Changes to the fiscal unity regime
The Luxembourg fiscal unity regime will be amended in line with EU Law following a recent case law of the European Court of Justice (ECJ) (C-749/18). The ECJ ruled in this case that the Luxembourg fiscal unity regime constitutes an infringement of the freedom of establishment considering that a parent company in a Member State other than Luxembourg is obliged to dissolve the vertical fiscal unity between its direct and indirect Luxembourg subsidiaries (potentially resulting in adverse Luxembourg tax consequences) in order to enable its direct subsidiary to establish a horizontal fiscal unity albeit this is not required if the parent company is tax resident in Luxembourg.
Article 7 of the Law temporarily remedies this infringement by allowing a group to change from a vertical fiscal unity to a horizontal fiscal unity tax neutrally provided the following conditions are met:
- the parent company of the dissolved vertical fiscal unity will also be the head of the horizontal fiscal unity;
- the entities that formed part of the dissolved vertical fiscal unity will also form part of the horizontal fiscal unity; and
- the entities bind themselves to form part of the horizontal fiscal unity for at least 5 years (for those entities that were already part of the dissolved vertical fiscal unity, the 5-year period continues to run as if the change of fiscal unity regime had not taken place).
Groups have until the end of the tax year 2022 to tax neutrally change from a vertical fiscal unity to a horizontal fiscal unity.
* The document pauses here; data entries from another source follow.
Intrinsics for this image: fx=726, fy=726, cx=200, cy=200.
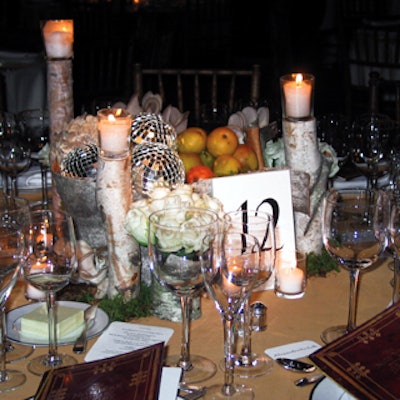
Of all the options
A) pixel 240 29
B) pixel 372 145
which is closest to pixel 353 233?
pixel 372 145

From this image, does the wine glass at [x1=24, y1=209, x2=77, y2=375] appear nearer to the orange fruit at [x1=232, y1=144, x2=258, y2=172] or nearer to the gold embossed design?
the gold embossed design

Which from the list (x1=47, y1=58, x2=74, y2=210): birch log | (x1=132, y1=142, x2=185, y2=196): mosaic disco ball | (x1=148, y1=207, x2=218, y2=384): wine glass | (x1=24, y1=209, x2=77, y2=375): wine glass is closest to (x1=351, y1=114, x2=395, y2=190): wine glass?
(x1=132, y1=142, x2=185, y2=196): mosaic disco ball

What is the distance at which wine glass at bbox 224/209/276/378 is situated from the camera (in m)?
1.08

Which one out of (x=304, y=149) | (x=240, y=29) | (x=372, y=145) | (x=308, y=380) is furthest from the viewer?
(x=240, y=29)

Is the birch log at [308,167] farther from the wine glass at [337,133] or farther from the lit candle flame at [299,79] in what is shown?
the wine glass at [337,133]

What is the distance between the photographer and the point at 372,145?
1.89 m

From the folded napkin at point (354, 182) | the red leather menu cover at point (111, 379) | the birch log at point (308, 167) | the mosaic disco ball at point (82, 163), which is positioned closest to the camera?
the red leather menu cover at point (111, 379)

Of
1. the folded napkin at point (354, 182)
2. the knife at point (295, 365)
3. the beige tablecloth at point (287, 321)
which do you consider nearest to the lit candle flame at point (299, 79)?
the beige tablecloth at point (287, 321)

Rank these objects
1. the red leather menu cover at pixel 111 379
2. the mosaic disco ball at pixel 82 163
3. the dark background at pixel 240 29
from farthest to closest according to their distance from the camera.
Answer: the dark background at pixel 240 29
the mosaic disco ball at pixel 82 163
the red leather menu cover at pixel 111 379

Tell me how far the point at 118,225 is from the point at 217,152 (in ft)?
1.53

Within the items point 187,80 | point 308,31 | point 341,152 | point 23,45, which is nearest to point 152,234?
point 341,152

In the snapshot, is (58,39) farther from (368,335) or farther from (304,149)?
(368,335)

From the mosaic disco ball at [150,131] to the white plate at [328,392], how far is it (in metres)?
0.70

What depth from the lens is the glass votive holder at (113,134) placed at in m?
1.29
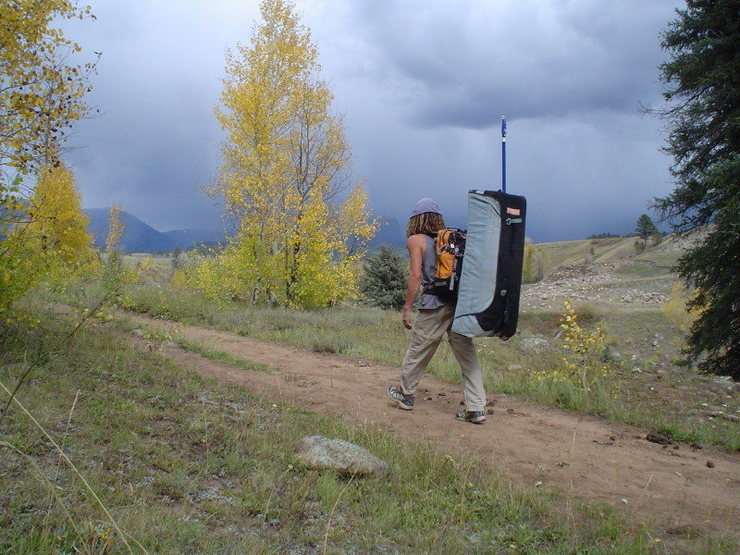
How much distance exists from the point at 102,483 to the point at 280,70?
17.2 m

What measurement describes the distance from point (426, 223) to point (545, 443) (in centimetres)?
266

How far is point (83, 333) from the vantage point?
727 centimetres

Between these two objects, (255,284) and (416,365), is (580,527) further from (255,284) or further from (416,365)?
(255,284)

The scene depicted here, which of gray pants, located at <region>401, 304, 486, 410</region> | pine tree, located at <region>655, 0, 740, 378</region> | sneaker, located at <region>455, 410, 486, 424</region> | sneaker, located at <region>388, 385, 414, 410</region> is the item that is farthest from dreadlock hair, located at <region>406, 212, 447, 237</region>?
pine tree, located at <region>655, 0, 740, 378</region>

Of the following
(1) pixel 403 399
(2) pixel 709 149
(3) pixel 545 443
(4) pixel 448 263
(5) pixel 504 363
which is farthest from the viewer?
(2) pixel 709 149

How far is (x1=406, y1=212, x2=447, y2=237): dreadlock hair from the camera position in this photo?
243 inches

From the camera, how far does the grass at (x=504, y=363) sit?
261 inches

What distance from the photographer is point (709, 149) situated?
47.1ft

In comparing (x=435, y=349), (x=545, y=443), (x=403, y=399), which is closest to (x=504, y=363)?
(x=403, y=399)

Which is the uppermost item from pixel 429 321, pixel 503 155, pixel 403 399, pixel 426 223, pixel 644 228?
pixel 644 228

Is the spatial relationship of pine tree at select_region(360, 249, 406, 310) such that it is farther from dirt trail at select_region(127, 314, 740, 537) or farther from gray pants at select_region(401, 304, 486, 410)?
gray pants at select_region(401, 304, 486, 410)

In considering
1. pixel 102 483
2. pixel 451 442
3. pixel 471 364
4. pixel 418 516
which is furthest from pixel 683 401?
pixel 102 483

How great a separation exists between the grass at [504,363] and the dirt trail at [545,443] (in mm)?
299

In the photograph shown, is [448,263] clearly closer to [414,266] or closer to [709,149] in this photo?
[414,266]
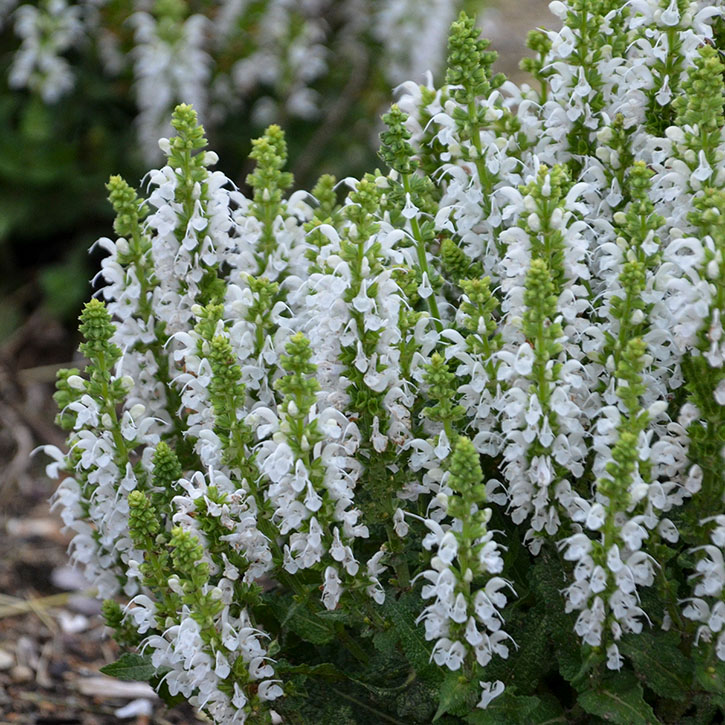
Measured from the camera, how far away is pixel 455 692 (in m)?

The commentary to the draft law explains that this period should be sufficient for groups to verify if they should expand their current vertical fiscal unity into a horizontal one.
The changes to the fiscal unity regime will enter into force as from tax year 2020.
Small Business Scheme threshold increased
Under the Law, the threshold for the VAT small business scheme to apply is brought from currently EUR 30,000 to EUR 35,000 per year. By way of reminder, taxpayers whose turnover does not exceed the small business scheme threshold are not obliged to pay VAT on their income.
Tax credit for the self-employed, employees and pensioners
As from 2021, existing tax credit for the self-employed, employees and pensioners will be increased. The minimum amount is increased from EUR 300 to EUR 396 and the maximum amount is increased from EUR 600 to EUR 696. Formulas for calculating the credit tax are adjusted accordingly.
Certificate for inheritances free of inheritance tax
In the case of tax-free inheritances, the indirect tax authorities (Administration de l’Enregistrement, des domaines et de la TVA) issue a certificate of fiscal value. As from 2021, this certificate will have a civil value with the objective to ease the access to movable property dependent on such inheritance. Any third-party holder of property (e.g., credit institution) will be required to accept this certificate as proof that the holder of the certificate is an heir.
Introduction of a CO2 tax
An autonomous excise duty on most gas and hydrocarbon is introduced. By way of example, the new tax is expected to lead to a EUR 0.05/L increase for petrol and diesel.
Insurance tax – Electronic filing
Compulsory electronic filing of insurance tax returns with the indirect tax authorities (Administration de l’Enregistrement, des domaines et de la TVA) is introduced.
Abolition of the venture capital investment certificates
The tax regime for venture capital investment certificates will be repealed due to the limited use of this regime.